Various file formats are supported, including Nexus and HDF formats, as well as older ASCII file formats.
BabelScan is implicitly Lazy Loading and only loads data when requested, making it fast and lightweight.

Data fields are stored in a format independent way, with the abiliity to find close matches to a
requested field.

3D datasets such as images from detectors are specially handelled and contain several special functions.

If packages lmfit and matplotlib are available, fitting and plotting options are included in the BabelScan object.

A FolderMonitor class allows loading of specific files in numeric order

An Instrument class holds specific configuration for generation of bespoke BabelScan objects.

You can read the documentation [here!](https://babelscan.readthedocs.io/en/latest/)

[![Documentation Status](https://readthedocs.org/projects/babelscan/badge/?version=latest)](https://babelscan.readthedocs.io/en/latest/?badge=latest)

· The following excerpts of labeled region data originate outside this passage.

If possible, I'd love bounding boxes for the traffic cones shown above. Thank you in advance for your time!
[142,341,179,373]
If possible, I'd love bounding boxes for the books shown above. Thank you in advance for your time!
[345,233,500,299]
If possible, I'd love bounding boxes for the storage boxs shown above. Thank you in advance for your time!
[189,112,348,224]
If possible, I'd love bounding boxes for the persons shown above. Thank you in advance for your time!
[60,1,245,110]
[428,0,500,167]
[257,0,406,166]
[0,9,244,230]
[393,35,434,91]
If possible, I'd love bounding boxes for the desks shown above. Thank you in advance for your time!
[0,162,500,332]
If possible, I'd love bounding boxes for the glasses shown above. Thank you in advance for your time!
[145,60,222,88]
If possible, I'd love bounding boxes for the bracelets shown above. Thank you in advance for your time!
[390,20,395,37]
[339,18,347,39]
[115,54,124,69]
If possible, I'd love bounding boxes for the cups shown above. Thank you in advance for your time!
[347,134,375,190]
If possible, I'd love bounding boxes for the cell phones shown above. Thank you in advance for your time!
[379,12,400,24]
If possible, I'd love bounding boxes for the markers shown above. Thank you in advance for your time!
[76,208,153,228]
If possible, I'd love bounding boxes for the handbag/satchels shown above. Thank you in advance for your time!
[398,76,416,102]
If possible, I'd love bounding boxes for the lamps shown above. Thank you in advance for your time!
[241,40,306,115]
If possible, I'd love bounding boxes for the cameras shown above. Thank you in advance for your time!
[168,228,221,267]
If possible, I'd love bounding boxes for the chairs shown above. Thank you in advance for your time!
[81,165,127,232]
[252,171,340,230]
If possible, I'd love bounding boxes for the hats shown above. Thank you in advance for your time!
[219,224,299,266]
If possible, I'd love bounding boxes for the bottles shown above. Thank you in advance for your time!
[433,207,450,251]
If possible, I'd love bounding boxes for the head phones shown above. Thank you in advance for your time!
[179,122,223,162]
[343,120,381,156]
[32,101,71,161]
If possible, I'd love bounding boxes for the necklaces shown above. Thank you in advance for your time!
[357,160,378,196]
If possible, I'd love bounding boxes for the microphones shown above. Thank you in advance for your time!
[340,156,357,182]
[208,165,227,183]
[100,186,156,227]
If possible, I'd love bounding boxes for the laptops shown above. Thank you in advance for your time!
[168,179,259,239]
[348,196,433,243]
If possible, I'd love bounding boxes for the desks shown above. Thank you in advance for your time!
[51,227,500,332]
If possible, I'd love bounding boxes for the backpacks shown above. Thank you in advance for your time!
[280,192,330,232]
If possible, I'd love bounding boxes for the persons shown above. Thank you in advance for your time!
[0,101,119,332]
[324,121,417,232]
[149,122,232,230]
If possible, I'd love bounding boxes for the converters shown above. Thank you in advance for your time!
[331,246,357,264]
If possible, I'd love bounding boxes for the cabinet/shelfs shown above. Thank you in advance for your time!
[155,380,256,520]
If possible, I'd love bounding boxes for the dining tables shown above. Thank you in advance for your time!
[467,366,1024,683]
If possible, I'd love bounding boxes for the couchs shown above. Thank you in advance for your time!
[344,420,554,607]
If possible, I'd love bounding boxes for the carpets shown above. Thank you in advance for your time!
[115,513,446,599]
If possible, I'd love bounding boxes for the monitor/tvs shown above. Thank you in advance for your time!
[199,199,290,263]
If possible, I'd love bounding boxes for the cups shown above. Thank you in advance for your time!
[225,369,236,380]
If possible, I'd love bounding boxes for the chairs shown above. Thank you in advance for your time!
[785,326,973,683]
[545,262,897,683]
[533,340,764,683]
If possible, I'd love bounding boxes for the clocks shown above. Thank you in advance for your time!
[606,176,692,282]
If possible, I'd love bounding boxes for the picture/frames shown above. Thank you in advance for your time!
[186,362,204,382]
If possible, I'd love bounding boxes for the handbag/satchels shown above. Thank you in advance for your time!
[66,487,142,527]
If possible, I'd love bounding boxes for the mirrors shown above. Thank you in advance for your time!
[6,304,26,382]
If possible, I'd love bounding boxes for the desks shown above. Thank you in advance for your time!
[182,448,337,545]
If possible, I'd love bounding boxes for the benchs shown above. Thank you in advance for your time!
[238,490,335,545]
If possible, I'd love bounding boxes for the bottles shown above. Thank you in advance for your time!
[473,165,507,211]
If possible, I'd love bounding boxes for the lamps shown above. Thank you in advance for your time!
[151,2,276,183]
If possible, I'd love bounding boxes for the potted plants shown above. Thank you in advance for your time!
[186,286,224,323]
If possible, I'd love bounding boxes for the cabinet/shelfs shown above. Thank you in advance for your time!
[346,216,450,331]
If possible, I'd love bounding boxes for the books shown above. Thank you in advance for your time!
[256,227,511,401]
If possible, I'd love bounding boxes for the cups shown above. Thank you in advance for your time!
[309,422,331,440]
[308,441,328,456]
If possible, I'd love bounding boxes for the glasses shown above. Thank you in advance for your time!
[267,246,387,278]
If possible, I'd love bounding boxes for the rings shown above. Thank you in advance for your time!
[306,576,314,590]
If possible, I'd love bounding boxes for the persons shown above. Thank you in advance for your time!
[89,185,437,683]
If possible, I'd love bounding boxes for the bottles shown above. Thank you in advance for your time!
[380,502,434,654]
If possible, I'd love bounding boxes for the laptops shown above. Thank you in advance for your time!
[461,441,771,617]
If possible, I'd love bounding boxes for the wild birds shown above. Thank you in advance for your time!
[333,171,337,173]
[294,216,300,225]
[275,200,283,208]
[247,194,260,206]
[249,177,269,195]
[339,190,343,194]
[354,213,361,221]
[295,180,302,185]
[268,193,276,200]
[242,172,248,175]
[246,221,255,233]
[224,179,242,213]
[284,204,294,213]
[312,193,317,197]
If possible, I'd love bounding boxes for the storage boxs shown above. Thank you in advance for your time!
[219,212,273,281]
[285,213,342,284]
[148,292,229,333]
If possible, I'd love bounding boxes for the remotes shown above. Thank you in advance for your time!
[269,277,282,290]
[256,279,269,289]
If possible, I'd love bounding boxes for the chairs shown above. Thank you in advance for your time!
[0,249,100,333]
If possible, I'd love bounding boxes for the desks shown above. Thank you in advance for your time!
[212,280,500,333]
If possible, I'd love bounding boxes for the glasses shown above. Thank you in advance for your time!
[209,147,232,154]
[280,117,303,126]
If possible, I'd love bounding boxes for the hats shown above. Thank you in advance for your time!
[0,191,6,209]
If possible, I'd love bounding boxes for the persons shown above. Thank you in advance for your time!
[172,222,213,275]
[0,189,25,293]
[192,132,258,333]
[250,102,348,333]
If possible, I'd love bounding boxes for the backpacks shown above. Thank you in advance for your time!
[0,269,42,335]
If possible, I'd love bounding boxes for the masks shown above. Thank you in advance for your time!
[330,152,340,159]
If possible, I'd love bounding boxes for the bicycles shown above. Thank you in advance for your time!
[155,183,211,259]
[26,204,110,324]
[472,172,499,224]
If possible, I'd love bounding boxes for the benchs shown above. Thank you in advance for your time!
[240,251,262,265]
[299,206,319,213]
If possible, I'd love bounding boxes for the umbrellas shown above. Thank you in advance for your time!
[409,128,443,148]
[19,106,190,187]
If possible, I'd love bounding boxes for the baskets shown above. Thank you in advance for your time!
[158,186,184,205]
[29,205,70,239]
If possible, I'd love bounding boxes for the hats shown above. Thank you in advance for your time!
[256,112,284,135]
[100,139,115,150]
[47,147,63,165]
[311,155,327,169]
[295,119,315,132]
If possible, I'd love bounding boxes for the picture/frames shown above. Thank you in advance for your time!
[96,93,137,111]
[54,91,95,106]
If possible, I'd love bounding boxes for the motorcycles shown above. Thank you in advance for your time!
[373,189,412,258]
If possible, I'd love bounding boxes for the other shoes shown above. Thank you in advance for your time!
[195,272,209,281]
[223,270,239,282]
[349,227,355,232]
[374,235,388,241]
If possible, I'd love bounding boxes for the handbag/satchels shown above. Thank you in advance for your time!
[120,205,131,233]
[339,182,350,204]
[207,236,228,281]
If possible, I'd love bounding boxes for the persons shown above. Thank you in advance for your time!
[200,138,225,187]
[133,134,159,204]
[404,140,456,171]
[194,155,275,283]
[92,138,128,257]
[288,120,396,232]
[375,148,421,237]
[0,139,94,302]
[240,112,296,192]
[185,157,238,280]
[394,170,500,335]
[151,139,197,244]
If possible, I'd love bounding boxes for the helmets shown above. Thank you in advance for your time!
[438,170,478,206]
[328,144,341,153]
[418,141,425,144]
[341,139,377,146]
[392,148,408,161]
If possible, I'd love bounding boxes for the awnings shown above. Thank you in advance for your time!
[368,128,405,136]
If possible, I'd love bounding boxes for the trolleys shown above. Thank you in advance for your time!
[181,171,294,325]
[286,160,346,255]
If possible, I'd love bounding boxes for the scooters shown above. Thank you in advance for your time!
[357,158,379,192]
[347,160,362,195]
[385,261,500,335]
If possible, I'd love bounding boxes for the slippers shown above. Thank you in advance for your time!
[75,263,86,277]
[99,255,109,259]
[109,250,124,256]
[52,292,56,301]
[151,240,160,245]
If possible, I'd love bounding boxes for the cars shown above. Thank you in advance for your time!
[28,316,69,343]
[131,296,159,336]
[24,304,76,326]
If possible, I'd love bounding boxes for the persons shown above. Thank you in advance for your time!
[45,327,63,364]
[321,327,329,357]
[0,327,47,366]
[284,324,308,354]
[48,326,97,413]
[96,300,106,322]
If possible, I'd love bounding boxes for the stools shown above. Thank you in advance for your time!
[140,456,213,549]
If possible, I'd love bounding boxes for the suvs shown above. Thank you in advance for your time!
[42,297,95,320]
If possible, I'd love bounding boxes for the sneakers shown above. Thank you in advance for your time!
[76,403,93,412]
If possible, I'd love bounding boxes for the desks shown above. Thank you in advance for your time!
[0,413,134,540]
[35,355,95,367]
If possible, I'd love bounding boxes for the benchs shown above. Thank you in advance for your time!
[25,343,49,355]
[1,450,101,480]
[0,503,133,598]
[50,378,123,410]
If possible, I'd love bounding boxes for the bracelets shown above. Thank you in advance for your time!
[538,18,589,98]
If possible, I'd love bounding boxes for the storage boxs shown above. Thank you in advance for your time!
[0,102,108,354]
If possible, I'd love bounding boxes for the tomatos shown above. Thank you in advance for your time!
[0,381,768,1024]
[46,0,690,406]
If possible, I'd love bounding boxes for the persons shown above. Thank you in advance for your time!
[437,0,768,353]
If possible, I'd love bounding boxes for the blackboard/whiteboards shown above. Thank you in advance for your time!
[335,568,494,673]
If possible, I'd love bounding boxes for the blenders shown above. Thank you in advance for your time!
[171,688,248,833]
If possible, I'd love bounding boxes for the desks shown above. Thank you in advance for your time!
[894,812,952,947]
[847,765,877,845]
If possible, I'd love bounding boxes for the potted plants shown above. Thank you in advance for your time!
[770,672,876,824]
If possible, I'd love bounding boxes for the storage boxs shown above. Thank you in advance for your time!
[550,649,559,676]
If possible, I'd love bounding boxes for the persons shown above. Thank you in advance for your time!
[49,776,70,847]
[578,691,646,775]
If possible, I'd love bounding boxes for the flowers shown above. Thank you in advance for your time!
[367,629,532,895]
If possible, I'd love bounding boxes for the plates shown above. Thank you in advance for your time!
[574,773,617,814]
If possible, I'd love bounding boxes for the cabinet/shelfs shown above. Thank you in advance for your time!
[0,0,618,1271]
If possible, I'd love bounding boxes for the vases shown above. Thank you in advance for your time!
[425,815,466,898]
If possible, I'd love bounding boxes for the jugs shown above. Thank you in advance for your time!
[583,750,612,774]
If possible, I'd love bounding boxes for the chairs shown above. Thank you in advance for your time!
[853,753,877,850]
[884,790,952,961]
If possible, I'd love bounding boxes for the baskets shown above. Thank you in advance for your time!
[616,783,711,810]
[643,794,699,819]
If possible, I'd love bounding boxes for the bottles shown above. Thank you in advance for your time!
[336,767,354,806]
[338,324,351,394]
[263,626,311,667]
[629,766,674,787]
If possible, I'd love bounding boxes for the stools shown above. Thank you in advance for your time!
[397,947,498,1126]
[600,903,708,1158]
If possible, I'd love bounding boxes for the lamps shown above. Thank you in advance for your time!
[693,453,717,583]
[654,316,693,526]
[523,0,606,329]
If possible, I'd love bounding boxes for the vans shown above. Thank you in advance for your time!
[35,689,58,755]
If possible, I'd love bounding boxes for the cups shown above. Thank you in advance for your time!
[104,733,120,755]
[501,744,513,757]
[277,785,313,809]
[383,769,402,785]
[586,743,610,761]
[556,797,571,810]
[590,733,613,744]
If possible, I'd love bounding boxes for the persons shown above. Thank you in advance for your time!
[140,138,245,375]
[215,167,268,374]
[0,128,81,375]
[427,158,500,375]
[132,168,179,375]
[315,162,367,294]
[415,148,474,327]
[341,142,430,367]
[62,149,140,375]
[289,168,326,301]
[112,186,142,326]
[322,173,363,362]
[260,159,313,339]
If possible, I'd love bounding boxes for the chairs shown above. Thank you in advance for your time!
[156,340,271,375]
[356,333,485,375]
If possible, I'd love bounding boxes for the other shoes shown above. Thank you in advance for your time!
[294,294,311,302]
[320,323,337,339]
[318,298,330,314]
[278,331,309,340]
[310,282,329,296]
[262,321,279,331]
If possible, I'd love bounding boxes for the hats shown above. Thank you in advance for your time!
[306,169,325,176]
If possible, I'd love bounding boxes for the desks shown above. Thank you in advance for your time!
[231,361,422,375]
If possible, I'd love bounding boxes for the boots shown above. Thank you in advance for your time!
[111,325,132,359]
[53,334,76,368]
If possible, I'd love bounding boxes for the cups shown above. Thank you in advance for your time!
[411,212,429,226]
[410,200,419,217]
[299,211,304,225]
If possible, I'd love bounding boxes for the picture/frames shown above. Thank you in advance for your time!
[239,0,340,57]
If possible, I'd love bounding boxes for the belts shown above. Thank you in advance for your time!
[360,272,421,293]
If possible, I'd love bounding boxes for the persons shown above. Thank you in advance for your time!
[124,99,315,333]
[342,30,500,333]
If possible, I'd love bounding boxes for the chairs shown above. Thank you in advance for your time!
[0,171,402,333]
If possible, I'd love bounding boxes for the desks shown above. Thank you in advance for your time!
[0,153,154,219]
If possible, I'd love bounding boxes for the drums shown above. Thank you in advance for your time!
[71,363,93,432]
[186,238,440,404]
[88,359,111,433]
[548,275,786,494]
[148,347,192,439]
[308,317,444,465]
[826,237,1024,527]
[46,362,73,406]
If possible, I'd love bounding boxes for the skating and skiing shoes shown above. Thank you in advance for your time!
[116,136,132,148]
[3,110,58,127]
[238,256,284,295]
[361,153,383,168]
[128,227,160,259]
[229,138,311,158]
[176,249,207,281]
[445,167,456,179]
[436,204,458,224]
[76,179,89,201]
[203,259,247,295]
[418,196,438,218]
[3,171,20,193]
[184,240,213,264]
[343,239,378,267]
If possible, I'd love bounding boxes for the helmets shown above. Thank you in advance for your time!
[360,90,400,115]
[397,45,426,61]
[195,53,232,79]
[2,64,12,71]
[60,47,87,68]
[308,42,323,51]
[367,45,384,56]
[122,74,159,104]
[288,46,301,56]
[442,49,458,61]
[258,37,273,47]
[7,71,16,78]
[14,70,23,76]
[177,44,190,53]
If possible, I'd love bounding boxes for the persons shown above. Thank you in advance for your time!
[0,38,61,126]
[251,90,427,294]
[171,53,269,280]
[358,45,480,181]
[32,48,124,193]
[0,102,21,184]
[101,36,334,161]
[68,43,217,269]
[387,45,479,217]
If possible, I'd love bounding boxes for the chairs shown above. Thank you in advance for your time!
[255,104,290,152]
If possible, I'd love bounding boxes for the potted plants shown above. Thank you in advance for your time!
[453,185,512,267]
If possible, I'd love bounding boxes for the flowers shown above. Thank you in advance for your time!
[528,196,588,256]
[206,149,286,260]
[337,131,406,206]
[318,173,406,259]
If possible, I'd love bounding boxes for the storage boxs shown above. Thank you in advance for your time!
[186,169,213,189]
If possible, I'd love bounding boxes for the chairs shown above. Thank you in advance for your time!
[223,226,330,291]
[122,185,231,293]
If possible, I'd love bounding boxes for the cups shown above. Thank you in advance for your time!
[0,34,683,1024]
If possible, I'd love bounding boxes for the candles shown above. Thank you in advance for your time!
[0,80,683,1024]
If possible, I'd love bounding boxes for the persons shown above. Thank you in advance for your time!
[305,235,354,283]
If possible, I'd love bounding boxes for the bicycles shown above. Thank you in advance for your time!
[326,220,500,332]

By Dan Porter, Diamond Light Source Ltd. 2024

### Usage
```python
# Python script
import babelscan
scan1 = babelscan.file_loader('12345.nxs')
scan2 = babelscan.file_loader('i16_1234.dat')
exp = babelscan.FolderMonitor('/path/to/files')
scan3 = exp.scan(0) # returns latest scan in directory
scans = scan1 + scan2 + scan3 # creates MultiScan object that combines the 3 datasets

# Folder monitor:
mon = babelscan.FolderMonitor('/some/folder', **options)
scan = mon.scan(0) # creates scan from latest file in folder

# intrument configuration file
i16 = babelscan.instrument_from_config('config_files/i16.config')
experiment = i16.experiment('/data/folder')
scan = experiment.scan(12345)
print(scan) # displays I16 metadata by default
```

### Installation
**requirements:** *numpy, h5py, imageio, python-dateutil*, [**optional:** *matplotlib, lmfit*]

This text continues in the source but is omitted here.